The PI3K/AKT signalling pathway plays a crucial part in carcinogenesis, promoting cell survival and growth.1, 2 AKT is the central node of the PI3K/AKT pathway.3 Phosphatidylinositol (3,4,5)-triphosphate, a direct product of PI3K activity, promotes AKT trafficking to the cell membrane and association with other cell- signalling proteins.4 Full activation of AKT occurs via phosphorylation at two threonine and serine residues, leading to phosphorylation and regulation of numerous cellular proteins, including mTORC1 and S6 kinase.
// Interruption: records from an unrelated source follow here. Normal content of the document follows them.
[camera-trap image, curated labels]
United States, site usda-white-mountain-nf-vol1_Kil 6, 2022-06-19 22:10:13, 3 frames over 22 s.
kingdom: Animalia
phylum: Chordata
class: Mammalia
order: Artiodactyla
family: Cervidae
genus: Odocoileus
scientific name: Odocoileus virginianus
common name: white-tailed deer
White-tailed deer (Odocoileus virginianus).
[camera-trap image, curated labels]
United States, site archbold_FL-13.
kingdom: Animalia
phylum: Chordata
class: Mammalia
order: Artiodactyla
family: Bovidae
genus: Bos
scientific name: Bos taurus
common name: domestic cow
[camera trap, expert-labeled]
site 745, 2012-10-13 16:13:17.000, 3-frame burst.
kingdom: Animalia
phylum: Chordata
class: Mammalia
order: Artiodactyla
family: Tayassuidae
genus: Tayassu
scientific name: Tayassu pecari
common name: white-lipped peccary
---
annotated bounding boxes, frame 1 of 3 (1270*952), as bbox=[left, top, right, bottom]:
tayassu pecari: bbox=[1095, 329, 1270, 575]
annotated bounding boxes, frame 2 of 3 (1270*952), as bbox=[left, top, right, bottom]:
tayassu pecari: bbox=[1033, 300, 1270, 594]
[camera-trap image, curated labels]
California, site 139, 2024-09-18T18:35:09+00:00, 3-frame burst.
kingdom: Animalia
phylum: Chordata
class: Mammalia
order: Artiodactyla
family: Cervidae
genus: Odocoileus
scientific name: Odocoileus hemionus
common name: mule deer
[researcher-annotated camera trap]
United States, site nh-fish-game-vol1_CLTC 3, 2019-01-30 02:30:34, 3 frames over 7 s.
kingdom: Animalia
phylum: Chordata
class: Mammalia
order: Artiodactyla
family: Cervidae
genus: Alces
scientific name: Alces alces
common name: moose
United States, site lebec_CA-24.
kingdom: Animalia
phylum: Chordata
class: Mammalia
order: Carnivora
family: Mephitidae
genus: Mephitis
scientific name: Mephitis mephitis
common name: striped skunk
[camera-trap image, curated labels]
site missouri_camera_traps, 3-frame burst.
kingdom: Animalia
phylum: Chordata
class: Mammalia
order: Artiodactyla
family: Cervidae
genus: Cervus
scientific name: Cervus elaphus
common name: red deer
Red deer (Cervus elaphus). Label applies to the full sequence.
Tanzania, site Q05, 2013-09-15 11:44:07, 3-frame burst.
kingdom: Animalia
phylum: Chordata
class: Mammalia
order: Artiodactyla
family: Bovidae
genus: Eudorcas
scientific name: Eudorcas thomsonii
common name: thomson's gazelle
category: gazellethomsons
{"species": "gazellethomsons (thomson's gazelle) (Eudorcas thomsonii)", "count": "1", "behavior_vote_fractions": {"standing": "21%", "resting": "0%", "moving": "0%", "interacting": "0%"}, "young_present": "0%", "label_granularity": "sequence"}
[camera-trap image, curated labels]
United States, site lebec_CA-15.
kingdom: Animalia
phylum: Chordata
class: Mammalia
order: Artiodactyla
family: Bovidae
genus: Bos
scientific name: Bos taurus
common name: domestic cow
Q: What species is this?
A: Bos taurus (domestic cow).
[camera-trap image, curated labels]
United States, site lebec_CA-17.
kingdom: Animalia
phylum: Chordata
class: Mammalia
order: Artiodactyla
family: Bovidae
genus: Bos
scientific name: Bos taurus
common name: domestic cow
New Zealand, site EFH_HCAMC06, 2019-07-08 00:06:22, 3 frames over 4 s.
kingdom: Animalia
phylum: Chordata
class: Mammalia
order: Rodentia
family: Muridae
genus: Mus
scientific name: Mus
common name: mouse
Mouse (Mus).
The PI3K/AKT signalling pathway is often activated in breast cancer, and has attracted interest as a target in triple-negative breast cancer.5, 6 Large-scale comprehensive genomic analyses have characterised the heterogeneous nature of triple-negative breast cancer, including a subgroup with genetic activation of the PI3K/AKT pathway through activating mutations in PIK3CA or AKT1, and alterations in PTEN.7, 8, 9 Additionally, approximately half of triple-negative breast cancers have deficient expression of the tumour suppressor PTEN, which is associated with a higher degree of AKT pathway activation.2, 10
Research in context
Evidence before this study
We searched PubMed to identify publications published between Jan 1, 2001, and March 31, 2017, that included the search terms “AKT”, “PI3K”, and “triple-negative breast cancer”. We also searched PubMed for publications in the same period describing assessment of ipatasertib using the terms “ipatasertib” or “GDC-0068”. We did not use any language restrictions in our search. No previous randomised trials have investigated the targeting of AKT or PI3K specifically in triple-negative breast cancer. Analyses of single-arm studies in mesenchymal and metaplastic triple-negative breast cancer have suggested a more pronounced response to a combination of an mTOR inhibitor, bevacizumab, and pegylated liposomal doxorubicin in patients with PI3K/AKT/mTOR pathway aberrations. A phase 1 study showed potent inhibition of AKT signalling with ipatasertib, with notable activity in metastatic breast cancer showing PTEN loss or PIK3CA/AKT mutations.
Added value of this study
To our knowledge, these are the first prospective trial results supporting AKT targeting in triple-negative breast cancer. Prespecified analyses in the population of patients with PIK3CA/AKT1/PTEN-altered tumours suggest efficacy of ipatasertib in this population.
Implications of all of the available evidence
Our results support future investigation of ipatasertib plus paclitaxel in diseases with high prevalence of PI3K/AKT pathway activation, particularly in patients with PIK3CA/AKT1/PTEN-altered tumours.
Ipatasertib is a highly selective oral ATP-competitive small-molecule AKT inhibitor.11 In cell line and xenograft models, ipatasertib showed activity in a broad range of cancer types, including prostate, breast, ovarian, colorectal, and non-small-cell lung cancers.11 Sensitivity to ipatasertib tended to be associated with high phosphorylated AKT levels, PTEN protein loss or genetic mutations in PTEN, and PIK3CA mutations, whereas KRAS and BRAF mutations were typically associated with resistance to ipatasertib.11 As PI3K/AKT pathway activation is relevant for survival during periods of mitotic stress,12 the combination of ipatasertib and taxanes was explored. Preclinical studies showed synergy between ipatasertib and taxanes.13 Analysis of on-study tumour biopsy samples from a phase 1 clinical study showed robust AKT pathway inhibition by ipatasertib at clinically achievable doses.14
Based on these findings and its mechanism of action, ipatasertib is under clinical assessment in cancers with a high prevalence of PI3K/AKT pathway activation. A phase 1 study15 of single-agent ipatasertib in 52 pretreated patients with various tumour types, including breast cancer, showed an acceptable safety profile (characterised by gastrointestinal effects, asthenia or fatigue, and rash) and preliminary antitumour activity. Of note, many patients with disease stabilisation had PI3K/AKT pathway-activating alterations in their tumours. In breast cancer, the combination of ipatasertib (400 mg once daily, days 1–21) with paclitaxel 90 mg/m2 per week (days 1, 8, and 15), repeated every 28 days, was well tolerated and showed radiographic responses in the phase 1b PAM4983g study.13
We report results of a randomised phase 2 trial investigating the addition of ipatasertib to paclitaxel as first-line therapy for metastatic triple-negative breast cancer.